Was sehen Sie hier, Inga Rumpf?

Ein Bild, zwei Fragen: Ein Mädchen steht am Bahnsteig, mutterseelenallein an Heiligabend. Wie deutet Rocksängerin Inga Rumpf die Szene?

Die Illustration zeigt einen Bahnsteig mit Zug, auf dem ein Kind steht, daneben ist ein Weihnachtsbaum
Was sehen Sie hier, Inga Rumpf? © Andrea Ventura

„Der Zug ist abgefahren! Und das am Heiligen Abend! Da steht die zehnjährige Anni nun ganz allein und verlassen auf dem menschenleeren kalten Bahnsteig in der Stadt. Ihre Tante hatte sie zum Bahnhof gebracht und sich schnell von ihr verabschiedet, denn der neue Freund erwartet die Tante. Anni ist ja schon ein großes Mädchen und hat die Bahnfahrt zu ihrem Papa schon einige Male gemacht. Wie hat sie sich auf den Papa gefreut!

- Aufgabenziel -
Übertrage den Dokumentauszug über Inga Rumpf und das Bahnsteigbild vollständig und wortgetreu.

- Datensatz -
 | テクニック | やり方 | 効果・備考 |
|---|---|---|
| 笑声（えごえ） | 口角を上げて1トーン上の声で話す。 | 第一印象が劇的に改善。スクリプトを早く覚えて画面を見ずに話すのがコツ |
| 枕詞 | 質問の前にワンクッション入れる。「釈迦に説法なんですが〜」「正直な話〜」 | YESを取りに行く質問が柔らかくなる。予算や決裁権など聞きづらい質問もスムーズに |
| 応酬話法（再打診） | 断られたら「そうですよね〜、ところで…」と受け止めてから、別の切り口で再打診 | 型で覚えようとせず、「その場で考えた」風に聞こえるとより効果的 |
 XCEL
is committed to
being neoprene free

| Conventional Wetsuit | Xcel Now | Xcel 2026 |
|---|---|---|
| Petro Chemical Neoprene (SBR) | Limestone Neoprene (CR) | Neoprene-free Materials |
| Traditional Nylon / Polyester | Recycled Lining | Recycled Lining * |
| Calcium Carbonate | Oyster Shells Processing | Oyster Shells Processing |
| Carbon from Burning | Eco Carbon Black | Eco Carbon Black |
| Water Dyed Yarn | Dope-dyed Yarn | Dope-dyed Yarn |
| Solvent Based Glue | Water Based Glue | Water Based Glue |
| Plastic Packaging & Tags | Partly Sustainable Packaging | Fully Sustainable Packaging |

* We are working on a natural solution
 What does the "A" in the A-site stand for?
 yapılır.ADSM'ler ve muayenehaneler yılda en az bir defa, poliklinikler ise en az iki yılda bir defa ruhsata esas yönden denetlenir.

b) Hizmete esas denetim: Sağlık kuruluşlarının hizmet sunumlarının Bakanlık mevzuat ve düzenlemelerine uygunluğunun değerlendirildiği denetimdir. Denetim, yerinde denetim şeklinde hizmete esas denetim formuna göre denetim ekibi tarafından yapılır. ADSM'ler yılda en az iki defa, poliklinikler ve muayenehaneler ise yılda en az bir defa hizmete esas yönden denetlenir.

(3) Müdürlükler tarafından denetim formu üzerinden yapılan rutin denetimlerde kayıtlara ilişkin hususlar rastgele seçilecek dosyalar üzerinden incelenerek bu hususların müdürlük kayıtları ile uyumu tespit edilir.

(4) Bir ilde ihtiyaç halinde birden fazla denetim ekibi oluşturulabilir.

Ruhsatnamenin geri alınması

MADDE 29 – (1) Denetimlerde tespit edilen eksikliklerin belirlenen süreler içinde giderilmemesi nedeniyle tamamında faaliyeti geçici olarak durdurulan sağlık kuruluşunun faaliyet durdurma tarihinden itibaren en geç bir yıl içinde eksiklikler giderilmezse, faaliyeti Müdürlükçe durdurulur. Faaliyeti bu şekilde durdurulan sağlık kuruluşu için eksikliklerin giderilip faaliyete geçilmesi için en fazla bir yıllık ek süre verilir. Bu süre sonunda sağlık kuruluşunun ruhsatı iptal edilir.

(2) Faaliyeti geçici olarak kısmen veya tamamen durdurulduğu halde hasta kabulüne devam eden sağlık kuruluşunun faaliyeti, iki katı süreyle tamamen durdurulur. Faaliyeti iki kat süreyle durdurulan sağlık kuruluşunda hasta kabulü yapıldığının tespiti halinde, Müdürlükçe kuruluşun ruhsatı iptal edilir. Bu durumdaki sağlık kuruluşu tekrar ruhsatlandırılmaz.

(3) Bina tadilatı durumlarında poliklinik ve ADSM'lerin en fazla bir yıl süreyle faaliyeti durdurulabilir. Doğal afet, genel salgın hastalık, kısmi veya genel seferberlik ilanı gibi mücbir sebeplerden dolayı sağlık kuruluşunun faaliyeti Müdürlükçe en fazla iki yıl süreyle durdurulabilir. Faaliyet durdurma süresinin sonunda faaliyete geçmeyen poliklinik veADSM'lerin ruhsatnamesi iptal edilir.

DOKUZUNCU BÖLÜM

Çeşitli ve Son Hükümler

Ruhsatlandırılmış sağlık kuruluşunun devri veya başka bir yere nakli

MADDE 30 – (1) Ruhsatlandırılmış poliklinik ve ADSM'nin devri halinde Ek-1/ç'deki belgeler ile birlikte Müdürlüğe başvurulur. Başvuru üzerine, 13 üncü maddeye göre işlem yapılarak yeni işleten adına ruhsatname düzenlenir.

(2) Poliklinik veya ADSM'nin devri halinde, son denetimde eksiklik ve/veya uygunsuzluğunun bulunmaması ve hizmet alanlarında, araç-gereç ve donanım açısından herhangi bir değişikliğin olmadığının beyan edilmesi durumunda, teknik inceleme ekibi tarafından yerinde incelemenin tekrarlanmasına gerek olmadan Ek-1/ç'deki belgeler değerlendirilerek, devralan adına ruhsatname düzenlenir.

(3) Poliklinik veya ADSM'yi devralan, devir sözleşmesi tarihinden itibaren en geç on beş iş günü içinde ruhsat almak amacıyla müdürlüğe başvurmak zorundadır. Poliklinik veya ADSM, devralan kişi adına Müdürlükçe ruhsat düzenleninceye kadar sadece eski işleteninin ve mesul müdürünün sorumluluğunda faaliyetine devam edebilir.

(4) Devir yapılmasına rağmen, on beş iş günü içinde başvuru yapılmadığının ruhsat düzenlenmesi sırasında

- Erledigte Aufgabe -
Was sehen Sie hier, Inga Rumpf?

Ein Bild, zwei Fragen: Ein Mädchen steht am Bahnsteig, mutterseelenallein an Heiligabend. Wie deutet Rocksängerin Inga Rumpf die Szene?

Die Illustration zeigt einen Bahnsteig mit Zug, auf dem ein Kind steht, daneben ist ein Weihnachtsbaum
Was sehen Sie hier, Inga Rumpf? © Andrea Ventura

„Der Zug ist abgefahren! Und das am Heiligen Abend! Da steht die zehnjährige Anni nun ganz allein und verlassen auf dem menschenleeren kalten Bahnsteig in der Stadt. Ihre Tante hatte sie zum Bahnhof gebracht und sich schnell von ihr verabschiedet, denn der neue Freund erwartet die Tante. Anni ist ja schon ein großes Mädchen und hat die Bahnfahrt zu ihrem Papa schon einige Male gemacht. Wie hat sie sich auf den Papa gefreut!